## Actions to take
- 1) Reproduce the passage of the cooking blog post between "Around the time" and "for cooking food.", inclusive.
- 2) According to the cooking blog post, what does the writer's vegetarian fiancee eat?

## Page extract
[Start of Attachment]

Throughout my life I was privileged to eat my mom’s delicious home-cooked meals. I stood next to the counter as my mom prepared her famous brisket, filled a crock-pot with delicious stews or roll out her home-made pie crust, each dish cooked delicately and each tasted even better. While I didn’t usually help, I had a feeling that one day all that watching would pay off.
Around the time I went off to college, I knew the had come to learn how to cook for myself. My mom handed me some of her famous recipes for chicken cacciatore, the New York Time Cook Book, and told me to call if I needed help or advice. I probably can’t count the number of times I called from the aisle of the supermarket asking questions that now seem silly, like, “what’s the difference between chicken stock and chicken broth.” I suppose what they say about college being a time for experimentation is true — except in this case, it was for cooking food.
After college, I wouldn’t exactly say I was a skilled cook. I could follow a recipe and do basic techniques. When I first got my own apartment, it was time to really try new things and I messed up plenty. Making my mom’s beef stew, corned beef and cabbage or chicken cacciatore. I knew that I loved cooking, maybe not as a profession, but as something that was enjoyable to do myself. I came to not only enjoy that, but also to watch on tv and to try more accomplished chefs at restaurants.
This brings me to today. I read blogs, websites, watch tv shows, cooking contests, you name it. I have a list as long as this blog post of restaurants I want to try across the country. The beauty of the internet is that anyone can start up a blog, and while mine may just be another “try cooking this” or “I loved this restaurant” type blog, it’s something that I knew I had to do.
I hope you enjoy the recipes and pictures that will follow. My fiancee and I have vastly different tastes in food. I suppose that is obvious from the title of this blog. She is a vegetarian who eats scallops (yea, they look sorta like tofu) and I’m a carnivore who will eat anything (just about at least — you just might have to keep what it is a secret). This does make for some interesting nights in the kitchen, trying to find a way to cook a protein for each of us and the rest of the dish. Its fun, challenging and now with this blog, should keep me busy.

[End of Attachment]

## Record excerpts
[Start of Attachment]

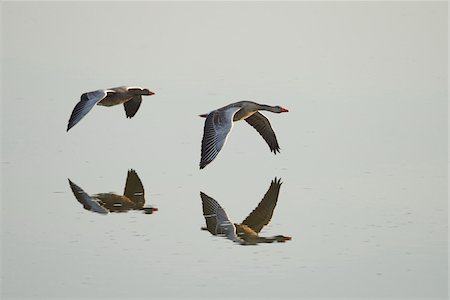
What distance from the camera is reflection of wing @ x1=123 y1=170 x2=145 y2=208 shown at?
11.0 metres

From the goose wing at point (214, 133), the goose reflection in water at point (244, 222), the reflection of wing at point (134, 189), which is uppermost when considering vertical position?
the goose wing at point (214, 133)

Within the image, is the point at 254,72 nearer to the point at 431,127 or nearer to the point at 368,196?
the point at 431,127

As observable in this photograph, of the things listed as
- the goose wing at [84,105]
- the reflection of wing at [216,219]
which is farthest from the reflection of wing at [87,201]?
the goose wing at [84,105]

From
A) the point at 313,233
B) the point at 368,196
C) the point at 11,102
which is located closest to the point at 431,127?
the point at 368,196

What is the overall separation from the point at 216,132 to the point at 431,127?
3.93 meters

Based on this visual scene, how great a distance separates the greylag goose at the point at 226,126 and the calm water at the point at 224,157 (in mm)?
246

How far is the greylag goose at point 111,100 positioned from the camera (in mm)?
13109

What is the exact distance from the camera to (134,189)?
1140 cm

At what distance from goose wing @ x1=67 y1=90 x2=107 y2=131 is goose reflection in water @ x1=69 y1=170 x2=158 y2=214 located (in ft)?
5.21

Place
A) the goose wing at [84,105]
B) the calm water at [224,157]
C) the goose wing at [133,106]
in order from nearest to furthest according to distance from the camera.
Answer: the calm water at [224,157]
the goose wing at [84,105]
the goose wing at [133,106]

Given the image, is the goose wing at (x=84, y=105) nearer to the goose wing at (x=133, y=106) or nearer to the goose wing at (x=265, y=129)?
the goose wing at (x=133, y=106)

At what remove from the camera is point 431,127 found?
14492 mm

[End of Attachment]

## Problem solutions
- 1)
Around the time I went off to college, I knew the had come to learn how to cook for myself. My mom handed me some of her famous recipes for chicken cacciatore, the New York Time Cook Book, and told me to call if I needed help or advice. I probably can’t count the number of times I called from the aisle of the supermarket asking questions that now seem silly, like, “what’s the difference between chicken stock and chicken broth.” I suppose what they say about college being a time for experimentation is true — except in this case, it was for cooking food.

- 2) Scallops.